## Text provided:
— START —

Question
If $$f\left( x \right) = a + bx + c{x^2},$$ then what is $$\int_0^1 {f\left( x \right)dx} $$ equal to ?
A.
$$\frac{{\left[ {f\left( 0 \right) + 4f\left( {\frac{1}{2}} \right) + f\left( 1 \right)} \right]}}{6}$$
B.
$$\frac{{\left[ {f\left( 0 \right) + 4f\left( {\frac{1}{2}} \right) + f\left( 1 \right)} \right]}}{3}$$
C.
$$\left[ {f\left( 0 \right) + 4f\left( {\frac{1}{2}} \right) + f\left( 1 \right)} \right]$$
D.
$$\frac{{\left[ {f\left( 0 \right) + 2f\left( {\frac{1}{2}} \right) + f\left( 1 \right)} \right]}}{6}$$
Answer :
$$\frac{{\left[ {f\left( 0 \right) + 4f\left( {\frac{1}{2}} \right) + f\left( 1 \right)} \right]}}{6}$$
Solution :
$$\eqalign{
& {\text{Given, }}f\left( x \right) = a + bx + c{x^2} \cr
& \therefore \,\int_0^1 {f\left( x \right)dx} \cr
& = \int_0^1 {\left( {a + bx + c{x^2}} \right)dx} \cr
& = \left[ {ax + \frac{{b{x^2}}}{2} + \frac{{c{x^3}}}{3}} \right]_0^1 \cr
& = a + \frac{b}{2} + \frac{c}{3}......\left( {\text{i}} \right) \cr
& {\text{Here, }}f\left( 0 \right) = a,\,f\left( {\frac{1}{2}} \right) = a + \frac{b}{2} + \frac{c}{4}{\text{ and }}f\left( 1 \right) = a + b + c \cr
& {\text{Now, }}\frac{{f\left( 0 \right) + 4f\left( {\frac{1}{2}} \right) + f\left( 1 \right)}}{6} \cr
& = \frac{{a + 4\left( {a + \frac{b}{2} + \frac{c}{4}} \right) + a + b + c}}{6} \cr
& = \frac{{a + 4\left( {\frac{{4a + 2b + c}}{4}} \right) + a + b + c}}{6} \cr
& = \frac{{a + 4a + 2b + c + a + b + c}}{6} \cr
& = \frac{{6a + 3b + 2c}}{6} \cr
& = a + \frac{b}{2} + \frac{c}{3} \cr
& \therefore {\text{ From equations }}\left( {\text{i}} \right)\,{\text{and }}\left( {{\text{ii}}} \right),{\text{ we get}} \cr
& \int_0^1 {f\left( x \right)dx} = \frac{{f\left( 0 \right) + 4f\left( {\frac{1}{2}} \right) + f\left( 1 \right)}}{6} \cr} $$

— END —

## Dataset extract:

— START —

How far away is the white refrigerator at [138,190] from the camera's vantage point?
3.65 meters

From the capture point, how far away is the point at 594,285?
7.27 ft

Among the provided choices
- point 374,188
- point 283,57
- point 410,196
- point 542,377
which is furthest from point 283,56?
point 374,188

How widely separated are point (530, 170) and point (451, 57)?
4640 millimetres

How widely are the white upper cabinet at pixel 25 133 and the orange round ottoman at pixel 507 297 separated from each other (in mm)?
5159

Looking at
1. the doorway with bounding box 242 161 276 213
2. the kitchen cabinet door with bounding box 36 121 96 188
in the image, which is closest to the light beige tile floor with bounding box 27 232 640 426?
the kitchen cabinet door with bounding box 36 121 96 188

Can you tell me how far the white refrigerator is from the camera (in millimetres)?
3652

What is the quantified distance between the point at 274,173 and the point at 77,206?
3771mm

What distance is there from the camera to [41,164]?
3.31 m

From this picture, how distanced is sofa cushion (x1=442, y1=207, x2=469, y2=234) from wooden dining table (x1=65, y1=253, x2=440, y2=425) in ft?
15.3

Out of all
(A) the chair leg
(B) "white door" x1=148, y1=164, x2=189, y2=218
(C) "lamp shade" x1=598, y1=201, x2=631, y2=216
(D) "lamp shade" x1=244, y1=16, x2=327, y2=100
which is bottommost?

— END —

## Work required:
In the integral problem above, what value does the solution give for f(1/2)?

## Result for this task:
a + b/2 + c/4